PHOTO ESSAY: For Eritrean migrants, there is more dignity in death
http://newint.org/features/web-exclusive/2013/10/18/eritrea-migrants-lampedusa-europe/
Tim Baster and Isabelle Merminod capture the painful goodbyes of the survivors of the recent Lampedusa tragedy and the victims’ families.
On 3 October, a 17 metre long smuggler’s boat sank off the Italian island of Lampedusa. At around 3am around 550 people, mostly Eritreans, fought for their lives in the sea. Officials have given slightly differing figures, but some 370 bodies have now been recovered while 156 survived the sinking.
Approximately 16,000 people died on the EU border from 1998 to 2012 according to UN Special Rapporteur on the Human Rights of Migrants, François Crépeau.
But EU politicians speak of further tightening border control as if turning irregular migration into a security issue will stop people fleeing from repression.
Italian politicians spoke of national funerals and even the grant of posthumous citizenship. But two weeks later, there is only silence. The coffins at the port of Lampedusa are lifted onto the deck of the Italian naval vessel, the Libra, for their next journey to Sicily. Many bodies have still not been identified by relatives or survivors.
In the presence of international journalists, survivors recount the sinking of their decrepit boat that sailed from Libya. Some had spent two months in a Libyan safe house waiting for the smuggler’s boat to leave for Italy, their next destination. They lost friends and relatives. They knew the children. 370 lost their life on this journey; 156 have to continue theirs.
Mostly from Europe, relatives come to identify their loved ones. They spend hours in the Carabineri’s (Italian military police) office in front of hundreds of photos of bodies or looking at photos of objects and jewellery that might have belonged to their loved ones. Occasionally a coffin would be lowered to the quay to allow relatives to mourn. Although time was limited, they were able to mourn in front of a named coffin not a number.
As the children’s coffins are carried to the naval vessel by survivors, soldiers and police stand to attention in an honour guard on either side. But when the children lived they were forced to run Europe’s tight border controls into a dangerous boat with no navigation instruments.
After spending some time by the side of a coffin, an Eritrean relative looks on, distraught. Italian Prime Minister Enrico Letta has said that the victims are now ‘Italian citizens’. But were EU immigration polices based on human rights, not xenophobia and hatred, these 370 people might not have taken a dangerous boat to arrive in Italy and might still be alive.
The white coffins for the eight children found in the wreckage of the boat at Lampedusa’s shore are brought back together with the other coffins and will be transported to Sicily. A teddy bear – a gift from Italian children – was placed on top of each coffin.

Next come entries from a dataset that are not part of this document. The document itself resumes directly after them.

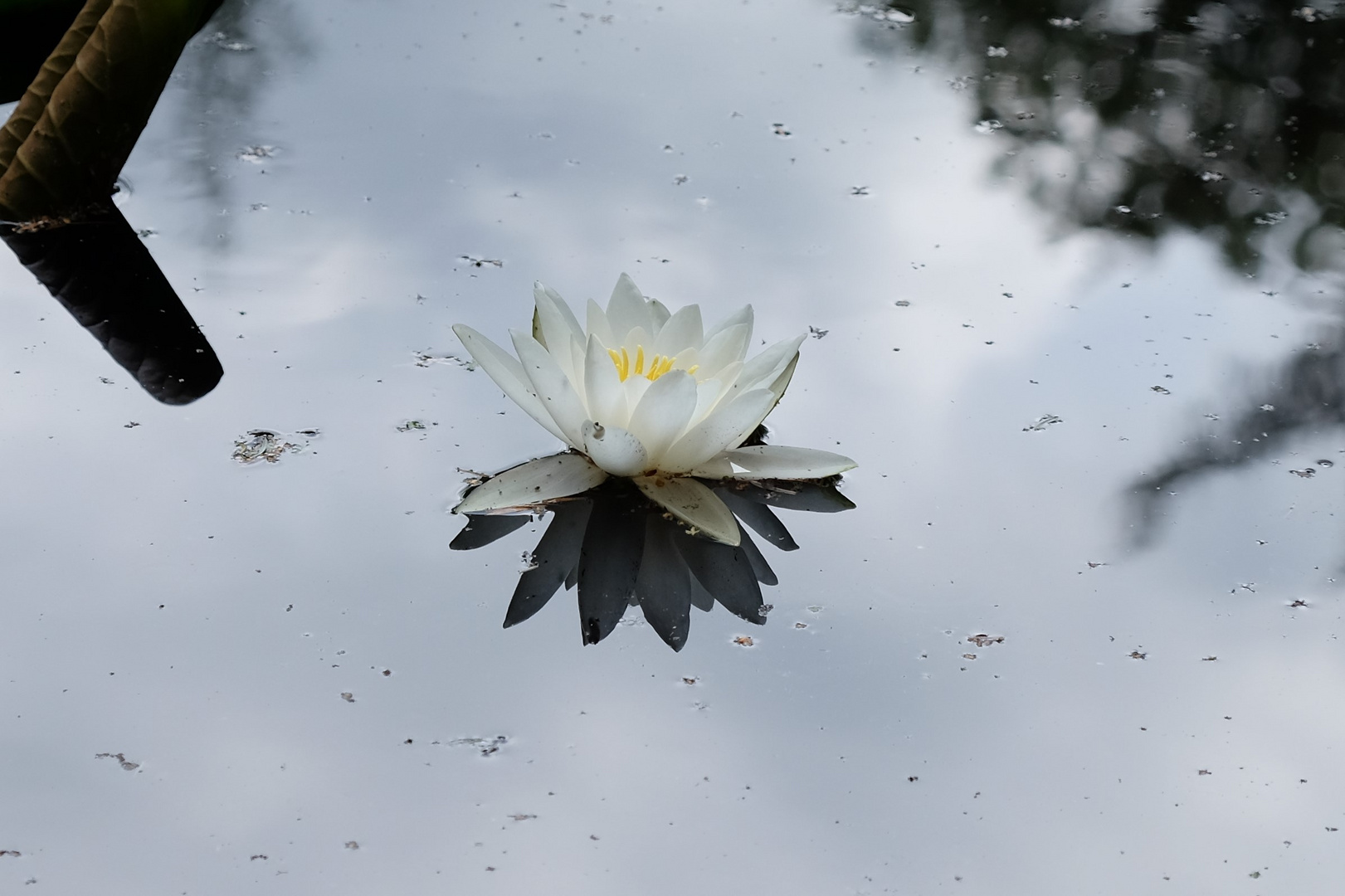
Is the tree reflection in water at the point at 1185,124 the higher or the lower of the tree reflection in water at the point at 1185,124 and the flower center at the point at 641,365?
the higher

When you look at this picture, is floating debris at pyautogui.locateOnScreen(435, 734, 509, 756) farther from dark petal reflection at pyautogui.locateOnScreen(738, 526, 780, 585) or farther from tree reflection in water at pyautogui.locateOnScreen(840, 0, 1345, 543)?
tree reflection in water at pyautogui.locateOnScreen(840, 0, 1345, 543)

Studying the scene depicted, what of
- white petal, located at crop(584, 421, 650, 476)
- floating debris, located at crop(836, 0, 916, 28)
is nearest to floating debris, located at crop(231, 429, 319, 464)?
white petal, located at crop(584, 421, 650, 476)

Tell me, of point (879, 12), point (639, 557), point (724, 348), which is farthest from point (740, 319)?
point (879, 12)

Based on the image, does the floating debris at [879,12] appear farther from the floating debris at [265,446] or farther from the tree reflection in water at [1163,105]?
the floating debris at [265,446]

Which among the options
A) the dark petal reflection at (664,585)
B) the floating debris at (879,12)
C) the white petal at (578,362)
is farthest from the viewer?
the floating debris at (879,12)

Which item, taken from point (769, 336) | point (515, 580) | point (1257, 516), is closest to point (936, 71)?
point (769, 336)

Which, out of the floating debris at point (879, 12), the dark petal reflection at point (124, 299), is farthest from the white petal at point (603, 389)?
the floating debris at point (879, 12)
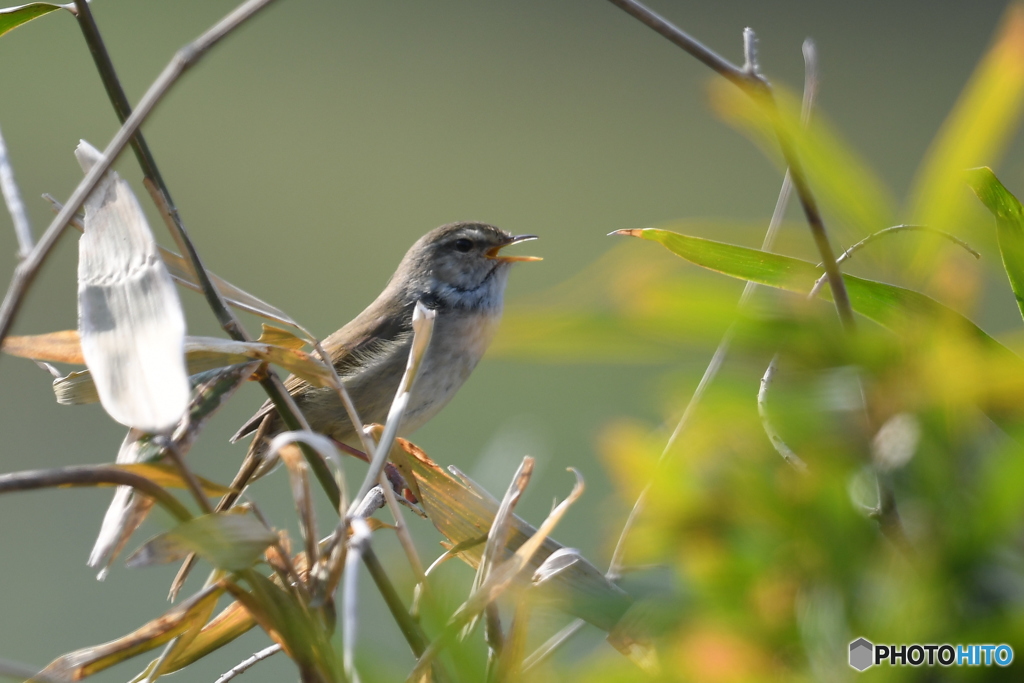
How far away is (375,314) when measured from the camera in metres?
2.61

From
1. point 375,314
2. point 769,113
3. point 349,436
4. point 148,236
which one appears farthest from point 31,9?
point 375,314

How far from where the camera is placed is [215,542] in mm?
430

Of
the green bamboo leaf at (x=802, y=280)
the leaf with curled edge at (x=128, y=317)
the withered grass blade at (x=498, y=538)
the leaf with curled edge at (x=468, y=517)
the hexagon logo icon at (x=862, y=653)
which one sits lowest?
the leaf with curled edge at (x=468, y=517)

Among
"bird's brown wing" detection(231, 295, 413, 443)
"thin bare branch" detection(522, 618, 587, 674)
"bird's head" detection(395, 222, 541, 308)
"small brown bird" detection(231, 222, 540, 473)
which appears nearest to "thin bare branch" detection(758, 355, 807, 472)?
"thin bare branch" detection(522, 618, 587, 674)

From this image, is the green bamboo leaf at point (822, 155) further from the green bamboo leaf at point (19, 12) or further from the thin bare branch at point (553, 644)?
the green bamboo leaf at point (19, 12)

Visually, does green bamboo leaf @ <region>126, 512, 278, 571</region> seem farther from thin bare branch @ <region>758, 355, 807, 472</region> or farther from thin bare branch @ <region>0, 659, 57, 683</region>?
thin bare branch @ <region>758, 355, 807, 472</region>

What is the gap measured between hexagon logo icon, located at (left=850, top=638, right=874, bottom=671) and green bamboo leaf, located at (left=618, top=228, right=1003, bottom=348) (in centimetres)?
12

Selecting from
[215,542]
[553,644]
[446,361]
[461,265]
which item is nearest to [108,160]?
[215,542]

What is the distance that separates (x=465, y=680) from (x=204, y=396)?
15.1 inches

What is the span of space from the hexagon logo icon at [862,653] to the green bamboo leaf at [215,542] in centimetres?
28

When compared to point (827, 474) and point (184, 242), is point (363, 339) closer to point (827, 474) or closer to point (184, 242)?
point (184, 242)

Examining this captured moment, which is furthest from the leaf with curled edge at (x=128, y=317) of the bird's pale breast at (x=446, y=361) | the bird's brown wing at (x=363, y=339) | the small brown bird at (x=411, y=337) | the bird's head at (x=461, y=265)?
the bird's head at (x=461, y=265)

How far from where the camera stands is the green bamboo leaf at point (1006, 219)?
1.34 ft

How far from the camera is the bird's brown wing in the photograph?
244 centimetres
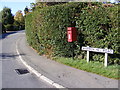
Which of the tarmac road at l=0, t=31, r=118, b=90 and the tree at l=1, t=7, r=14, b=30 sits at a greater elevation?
the tree at l=1, t=7, r=14, b=30

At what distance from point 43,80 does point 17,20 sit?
46.5m

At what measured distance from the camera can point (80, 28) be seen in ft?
21.5

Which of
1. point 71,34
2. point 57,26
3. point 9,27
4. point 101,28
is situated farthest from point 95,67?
point 9,27

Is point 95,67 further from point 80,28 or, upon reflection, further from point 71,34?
point 80,28

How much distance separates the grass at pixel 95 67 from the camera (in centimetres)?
516

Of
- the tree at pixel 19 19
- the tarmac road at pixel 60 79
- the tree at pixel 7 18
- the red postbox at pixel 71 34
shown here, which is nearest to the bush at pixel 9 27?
the tree at pixel 7 18

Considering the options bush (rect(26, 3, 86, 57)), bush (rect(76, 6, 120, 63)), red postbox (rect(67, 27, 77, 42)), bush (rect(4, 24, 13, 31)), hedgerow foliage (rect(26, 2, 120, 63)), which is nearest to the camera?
bush (rect(76, 6, 120, 63))

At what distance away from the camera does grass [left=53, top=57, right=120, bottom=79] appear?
516 centimetres

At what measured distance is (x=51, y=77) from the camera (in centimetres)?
522

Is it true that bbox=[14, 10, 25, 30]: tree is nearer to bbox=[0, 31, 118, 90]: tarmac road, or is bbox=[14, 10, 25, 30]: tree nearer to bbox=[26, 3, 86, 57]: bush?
bbox=[26, 3, 86, 57]: bush

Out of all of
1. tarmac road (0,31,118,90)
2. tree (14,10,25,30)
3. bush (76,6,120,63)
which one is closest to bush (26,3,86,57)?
bush (76,6,120,63)

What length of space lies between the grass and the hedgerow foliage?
0.33 m

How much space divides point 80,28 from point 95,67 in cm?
188

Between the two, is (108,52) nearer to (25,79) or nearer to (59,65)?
(59,65)
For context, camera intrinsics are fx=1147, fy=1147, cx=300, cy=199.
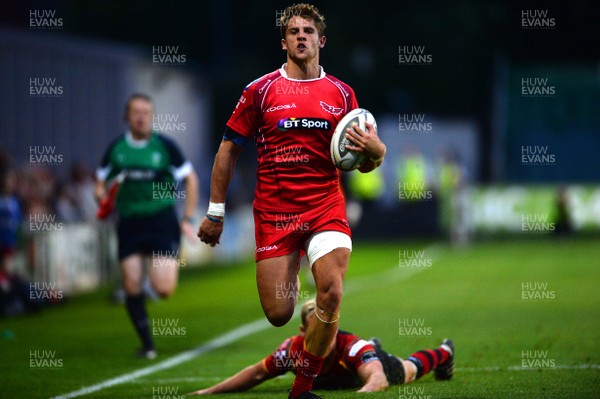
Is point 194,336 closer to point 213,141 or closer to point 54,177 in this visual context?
point 54,177

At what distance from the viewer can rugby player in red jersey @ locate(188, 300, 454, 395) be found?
8109mm

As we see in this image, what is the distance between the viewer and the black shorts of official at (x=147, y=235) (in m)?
11.3

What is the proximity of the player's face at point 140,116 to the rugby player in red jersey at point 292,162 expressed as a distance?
3860mm

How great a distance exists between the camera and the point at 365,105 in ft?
150

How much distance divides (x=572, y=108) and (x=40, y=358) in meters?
27.4

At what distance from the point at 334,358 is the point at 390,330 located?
14.8 feet

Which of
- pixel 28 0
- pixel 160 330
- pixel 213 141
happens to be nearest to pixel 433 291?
pixel 160 330

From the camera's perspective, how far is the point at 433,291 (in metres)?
17.7
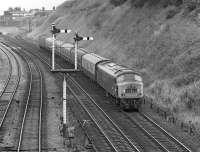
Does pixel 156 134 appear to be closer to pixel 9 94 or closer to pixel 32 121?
pixel 32 121

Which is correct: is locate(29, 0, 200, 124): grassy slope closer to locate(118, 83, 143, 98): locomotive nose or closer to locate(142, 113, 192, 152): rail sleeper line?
locate(118, 83, 143, 98): locomotive nose

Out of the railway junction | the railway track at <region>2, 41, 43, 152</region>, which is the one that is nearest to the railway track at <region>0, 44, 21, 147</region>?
the railway junction

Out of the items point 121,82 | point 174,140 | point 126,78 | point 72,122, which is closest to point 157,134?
point 174,140

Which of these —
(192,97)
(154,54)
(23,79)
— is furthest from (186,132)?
(23,79)

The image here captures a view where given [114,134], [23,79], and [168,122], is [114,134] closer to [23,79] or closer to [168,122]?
[168,122]

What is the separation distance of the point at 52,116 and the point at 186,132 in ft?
35.1

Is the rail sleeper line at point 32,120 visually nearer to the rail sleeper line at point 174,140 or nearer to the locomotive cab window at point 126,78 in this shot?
the locomotive cab window at point 126,78

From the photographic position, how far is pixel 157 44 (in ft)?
179

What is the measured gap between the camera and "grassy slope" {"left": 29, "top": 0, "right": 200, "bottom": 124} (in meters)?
40.9

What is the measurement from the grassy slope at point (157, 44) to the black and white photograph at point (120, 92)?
12 centimetres

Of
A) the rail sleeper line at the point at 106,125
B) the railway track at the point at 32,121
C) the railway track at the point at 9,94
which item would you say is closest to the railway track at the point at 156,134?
the rail sleeper line at the point at 106,125

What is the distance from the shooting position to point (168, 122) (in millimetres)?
33594

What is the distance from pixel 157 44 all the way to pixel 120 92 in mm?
19481

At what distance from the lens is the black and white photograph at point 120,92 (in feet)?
94.2
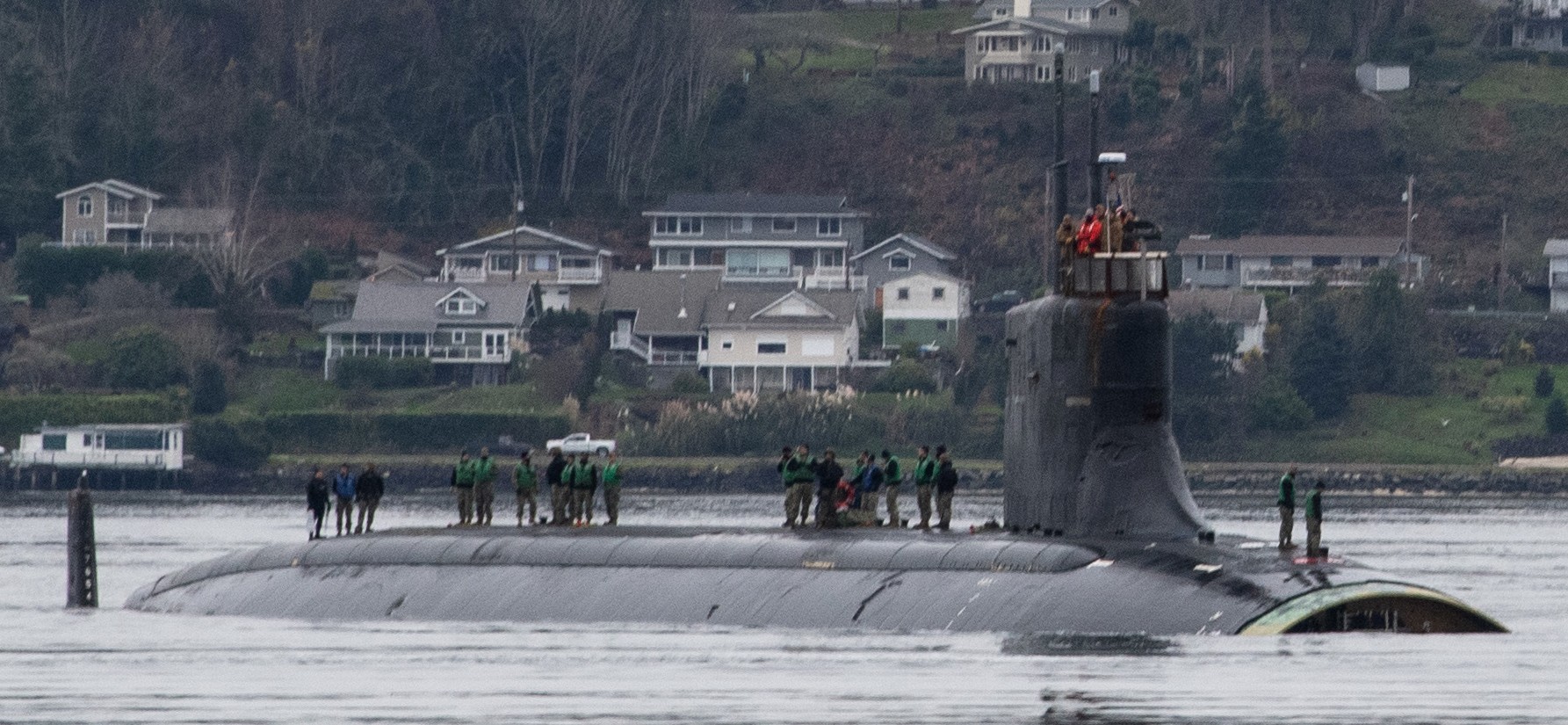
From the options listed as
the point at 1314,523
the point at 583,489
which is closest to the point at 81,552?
the point at 583,489

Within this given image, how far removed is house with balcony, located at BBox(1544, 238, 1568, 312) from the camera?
124500 mm

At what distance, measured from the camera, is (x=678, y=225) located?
136m

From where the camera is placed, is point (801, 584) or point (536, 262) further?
point (536, 262)

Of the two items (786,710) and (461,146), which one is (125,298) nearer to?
(461,146)

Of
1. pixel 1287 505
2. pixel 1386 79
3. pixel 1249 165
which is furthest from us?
pixel 1386 79

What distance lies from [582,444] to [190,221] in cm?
3584

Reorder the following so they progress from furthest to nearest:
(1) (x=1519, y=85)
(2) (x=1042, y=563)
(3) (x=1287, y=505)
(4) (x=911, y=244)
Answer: (1) (x=1519, y=85) < (4) (x=911, y=244) < (3) (x=1287, y=505) < (2) (x=1042, y=563)

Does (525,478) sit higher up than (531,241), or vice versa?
(531,241)

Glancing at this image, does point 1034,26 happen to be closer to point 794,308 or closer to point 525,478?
point 794,308

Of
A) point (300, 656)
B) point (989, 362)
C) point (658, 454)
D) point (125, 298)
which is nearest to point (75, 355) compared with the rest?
point (125, 298)

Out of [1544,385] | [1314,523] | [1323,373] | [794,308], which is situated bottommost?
[1314,523]

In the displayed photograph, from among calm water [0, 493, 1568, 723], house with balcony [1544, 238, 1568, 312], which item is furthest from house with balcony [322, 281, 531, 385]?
calm water [0, 493, 1568, 723]

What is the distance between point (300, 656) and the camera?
3203cm

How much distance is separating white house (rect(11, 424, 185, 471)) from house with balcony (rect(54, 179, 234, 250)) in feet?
105
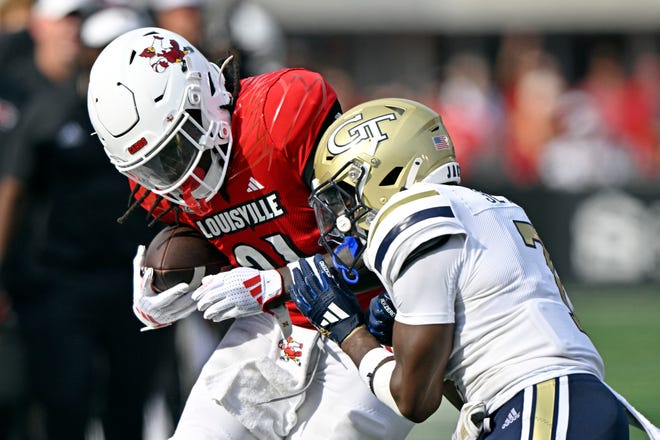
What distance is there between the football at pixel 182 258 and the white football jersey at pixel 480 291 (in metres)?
0.94

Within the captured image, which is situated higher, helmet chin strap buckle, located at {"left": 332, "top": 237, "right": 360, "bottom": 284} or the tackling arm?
helmet chin strap buckle, located at {"left": 332, "top": 237, "right": 360, "bottom": 284}

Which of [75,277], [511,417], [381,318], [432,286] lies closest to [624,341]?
[75,277]

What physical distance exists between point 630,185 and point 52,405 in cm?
775

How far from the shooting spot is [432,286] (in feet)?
10.3

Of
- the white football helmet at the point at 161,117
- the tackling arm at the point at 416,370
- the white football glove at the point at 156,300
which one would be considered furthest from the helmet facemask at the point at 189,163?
the tackling arm at the point at 416,370

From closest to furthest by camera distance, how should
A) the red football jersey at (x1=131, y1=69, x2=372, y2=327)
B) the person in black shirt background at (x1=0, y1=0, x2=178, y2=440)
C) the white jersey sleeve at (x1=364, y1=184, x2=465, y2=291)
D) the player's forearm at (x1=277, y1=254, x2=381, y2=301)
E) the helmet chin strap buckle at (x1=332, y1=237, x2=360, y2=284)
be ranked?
1. the white jersey sleeve at (x1=364, y1=184, x2=465, y2=291)
2. the helmet chin strap buckle at (x1=332, y1=237, x2=360, y2=284)
3. the player's forearm at (x1=277, y1=254, x2=381, y2=301)
4. the red football jersey at (x1=131, y1=69, x2=372, y2=327)
5. the person in black shirt background at (x1=0, y1=0, x2=178, y2=440)

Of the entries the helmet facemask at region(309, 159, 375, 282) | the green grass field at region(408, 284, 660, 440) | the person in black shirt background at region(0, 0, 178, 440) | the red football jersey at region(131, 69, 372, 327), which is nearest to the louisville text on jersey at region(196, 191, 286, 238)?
the red football jersey at region(131, 69, 372, 327)

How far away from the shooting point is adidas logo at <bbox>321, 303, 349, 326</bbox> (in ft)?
11.4

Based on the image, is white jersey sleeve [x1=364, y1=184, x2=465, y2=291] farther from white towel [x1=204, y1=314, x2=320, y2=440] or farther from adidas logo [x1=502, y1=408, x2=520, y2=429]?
white towel [x1=204, y1=314, x2=320, y2=440]

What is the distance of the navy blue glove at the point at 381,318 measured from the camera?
11.5ft

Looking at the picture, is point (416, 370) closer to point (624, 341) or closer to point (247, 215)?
point (247, 215)

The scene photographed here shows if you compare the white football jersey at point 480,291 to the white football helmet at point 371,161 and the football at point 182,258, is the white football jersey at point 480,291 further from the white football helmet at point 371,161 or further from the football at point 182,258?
the football at point 182,258

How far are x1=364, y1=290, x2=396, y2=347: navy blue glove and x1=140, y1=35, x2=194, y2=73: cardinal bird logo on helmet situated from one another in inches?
39.6

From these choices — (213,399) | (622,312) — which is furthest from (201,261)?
(622,312)
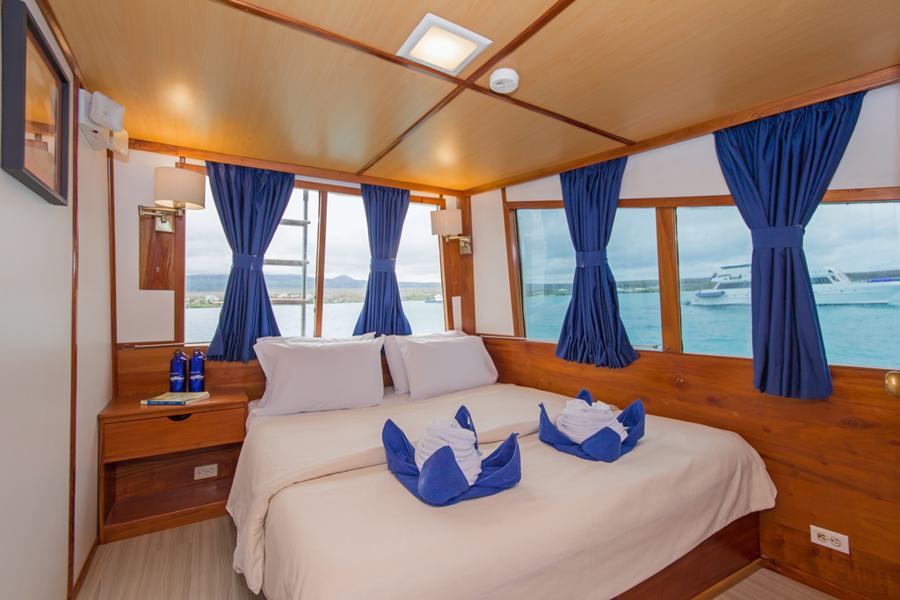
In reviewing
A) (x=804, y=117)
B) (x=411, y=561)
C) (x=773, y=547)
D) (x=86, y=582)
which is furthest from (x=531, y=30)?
(x=86, y=582)

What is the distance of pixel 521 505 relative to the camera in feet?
4.33

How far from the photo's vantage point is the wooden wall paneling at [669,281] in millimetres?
2461

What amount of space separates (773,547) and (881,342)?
1074mm

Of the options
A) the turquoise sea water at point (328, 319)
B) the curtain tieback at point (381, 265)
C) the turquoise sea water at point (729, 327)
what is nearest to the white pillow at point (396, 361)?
the turquoise sea water at point (328, 319)

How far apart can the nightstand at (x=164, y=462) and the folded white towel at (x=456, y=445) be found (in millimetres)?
1436

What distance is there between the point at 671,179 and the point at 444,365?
6.10ft

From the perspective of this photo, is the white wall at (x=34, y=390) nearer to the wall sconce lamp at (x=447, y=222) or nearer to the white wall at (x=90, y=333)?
the white wall at (x=90, y=333)

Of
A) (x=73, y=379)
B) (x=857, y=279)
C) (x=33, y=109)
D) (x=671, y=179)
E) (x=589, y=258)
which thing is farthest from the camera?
(x=589, y=258)

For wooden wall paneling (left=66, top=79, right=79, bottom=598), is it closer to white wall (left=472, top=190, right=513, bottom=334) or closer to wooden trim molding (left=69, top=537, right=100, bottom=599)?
wooden trim molding (left=69, top=537, right=100, bottom=599)

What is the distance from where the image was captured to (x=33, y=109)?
1169mm

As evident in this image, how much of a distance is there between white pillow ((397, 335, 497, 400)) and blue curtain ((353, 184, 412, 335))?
348mm

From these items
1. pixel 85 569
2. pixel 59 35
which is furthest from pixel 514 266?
pixel 85 569

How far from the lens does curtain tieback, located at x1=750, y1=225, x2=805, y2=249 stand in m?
1.90

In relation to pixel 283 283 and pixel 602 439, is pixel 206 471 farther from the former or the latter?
pixel 602 439
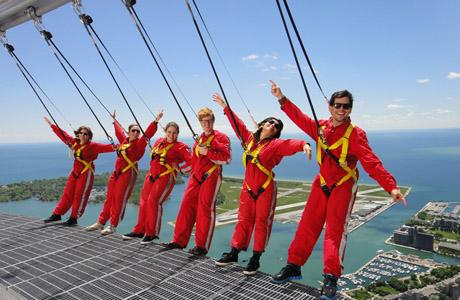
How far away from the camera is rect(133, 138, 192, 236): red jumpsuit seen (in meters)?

Christians and Muslims pray together remembering the dead in a final farewell before letting the boat make its journey to Sicily. Relatives and survivors do not know where the bodies will go next.* The Eritrean government has asked for the repatriation of the bodies to Eritrea.
These migrants are not the first to have died near the coast of Lampedusa, and tragically, are unlikely to be the last. In April, the UN Special Rapporteur on the Human Rights of Migrants, François Crépeau condemned the border control policies of the European Union and the ‘political discourse’ which turns irregular migration into a ‘security problem.’
He believes that ‘repression of irregular migration is counterproductive, as it drives migrants further underground, thereby empowering smuggling rings, and creating conditions of alienation and marginalization that foster human rights violations.’
Will European leaders listen?
All photographs are the copyright of Tim Baster and Isabelle Merminod.
*It is now known that the bodies are being buried in cemeteries in Sicily.